The constitutional crisis caused by the Republicans’ attempts at extortion via the debt ceiling has now increased from a simmer to a boil. Within a matter of only a few weeks (as early as June 1), President Joe Biden could be left with no course of action that is legal—including “doing nothing,” which is in fact its own kind of illegal action, as we will explain shortly.

In the face of such high stakes, with nothing short of economic Armageddon being very much a possibility, it is understandable that people would want to find a workaround that would allow this Democratic President finally to stop the radicalized Republican Party from continuing to put us through these dangerous hostage crises. It would, indeed, be wonderful if there were an option that is “perfectly legal” and thus could finally neutralize Republicans’ nihilistic tactics. If only.

As sympathetic as we are to those who wish to find an escape hatch, none exists. If the debt ceiling is not increased before the Treasury has exhausted all of the “extraordinary measures” that have staved off the crisis thus far, the White House will have nothing but illegal options from which to choose.

We emphasize here that our own preferred course of action for the President, which we will summarize below, is indeed one of those illegal options. That is why we have continually referred to it as the least-bad or least unconstitutional option. But being the lesser (or least) of evils does not make it good.

Our main contribution in this column, however, is to explain why none of the options—exotic or banal—that anyone has offered will achieve the supposed goal of the entire exercise: preventing the US government from exceeding the debt ceiling. To put it bluntly, unless House Republicans blink (or President Biden does, thus incentivizing perennial debt-ceiling terrorism), the federal debt will exceed the current legal limit on or about June 2, full stop. No cleverly designed financial instruments, no coins, no “prioritization,” nothing will stop that from happening. Laws that have already been passed guarantee it.

**RECORD LIST:**
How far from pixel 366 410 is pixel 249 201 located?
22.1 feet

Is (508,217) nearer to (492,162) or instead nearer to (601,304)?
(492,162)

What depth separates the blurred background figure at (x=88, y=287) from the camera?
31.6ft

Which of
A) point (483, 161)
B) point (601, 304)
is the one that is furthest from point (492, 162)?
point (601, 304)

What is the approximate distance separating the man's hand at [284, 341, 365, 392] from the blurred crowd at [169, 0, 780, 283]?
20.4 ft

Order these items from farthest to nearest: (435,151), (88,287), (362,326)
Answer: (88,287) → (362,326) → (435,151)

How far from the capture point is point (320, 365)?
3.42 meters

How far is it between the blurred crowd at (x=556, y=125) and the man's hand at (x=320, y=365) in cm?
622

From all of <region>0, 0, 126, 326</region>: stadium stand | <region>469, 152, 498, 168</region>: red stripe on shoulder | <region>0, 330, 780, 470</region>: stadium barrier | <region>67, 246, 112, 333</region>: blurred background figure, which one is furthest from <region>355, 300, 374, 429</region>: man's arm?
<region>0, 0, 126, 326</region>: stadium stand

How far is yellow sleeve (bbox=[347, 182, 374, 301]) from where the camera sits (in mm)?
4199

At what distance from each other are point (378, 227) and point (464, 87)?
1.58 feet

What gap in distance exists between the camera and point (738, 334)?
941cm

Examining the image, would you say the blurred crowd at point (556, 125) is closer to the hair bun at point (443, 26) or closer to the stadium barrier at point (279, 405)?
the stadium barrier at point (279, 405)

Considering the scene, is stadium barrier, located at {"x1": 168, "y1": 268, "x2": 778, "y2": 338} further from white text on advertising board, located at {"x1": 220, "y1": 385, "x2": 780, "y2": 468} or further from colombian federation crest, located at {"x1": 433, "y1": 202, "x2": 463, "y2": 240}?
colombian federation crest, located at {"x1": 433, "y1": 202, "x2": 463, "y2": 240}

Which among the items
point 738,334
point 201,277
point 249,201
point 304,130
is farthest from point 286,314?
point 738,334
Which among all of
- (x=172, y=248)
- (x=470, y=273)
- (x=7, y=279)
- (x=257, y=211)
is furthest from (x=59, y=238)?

**PROBLEMS AND TASKS:**
• A. According to the debt-ceiling column, on or about what date will the federal debt exceed the current legal limit?
• B. Carry the debt-ceiling column forward from its last sentence.
The rows play no part in this work.

**SOLVED PROBLEMS:**
• A. On or about June 2.

• B.
And because that is true, Republicans cannot in fact prevent the debt from rising above the ceiling. They would only guarantee that some people would be needlessly harmed, the entire economy weakened, and the financial markets turned upside down—all while failing to notice that the debt ceiling did not in fact put a limit on debt in the first place.

Financial Cleverness Does Not Turn Debt Into Not-Debt

In our two most recent co-authored Verdict columns (here and here), we explained why one of the oddball stratagems that has become popular among a small but loud group of people on the political left (with whom we frequently agree on many other matters of policy) is not the “perfectly legal” genius move that its backers claim it to be. The supposed loophole that they want to exploit, having the government mint one or more platinum coins of arbitrarily large values (in the trillions of dollars), simply does not exist.

More to our current point, we also noted that the platinum coin gambit simply does not work as a matter of preventing the government from exceeding the debt ceiling. Indeed, even the most prominent advocate of the gambit, New York Times columnist and star economist Paul Krugman, inadvertently admitted as much when he recently wrote that minting platinum coins “would in effect simply be borrowing through the back door.” This is because the Treasury would deposit the coins with the Federal Reserve, and the Fed would only accept them on the condition that the government replace them with standard Treasury securities after the crisis is resolved. The coins thus create an obligation on the government, which is what debt is, both as a matter of common sense and as defined by the debt ceiling statute.

The platinum coin is not the only idea being sold as debt ceiling kryptonite. Pundits have come out of the woodwork over the years with various versions of a plan to have the Treasury use some kind of new or special-use security, which would supposedly allow the government to continue to pay the bills (a good thing, of course) but to do so by pretending that the new securities are not debt. Again, no dice.

Because financial engineering allows for endless tinkering with arcane details, there are a number of variations on what we might call Magic Bonds, which have been offered to serve the same role that the platinum coin is supposed to play: borrowing money in a different form, sidestepping the debt ceiling statute, and supposedly saving the day. We will focus on only one of those variations, because it is both the least complicated to explain and shares the same fatal flaw as all the others.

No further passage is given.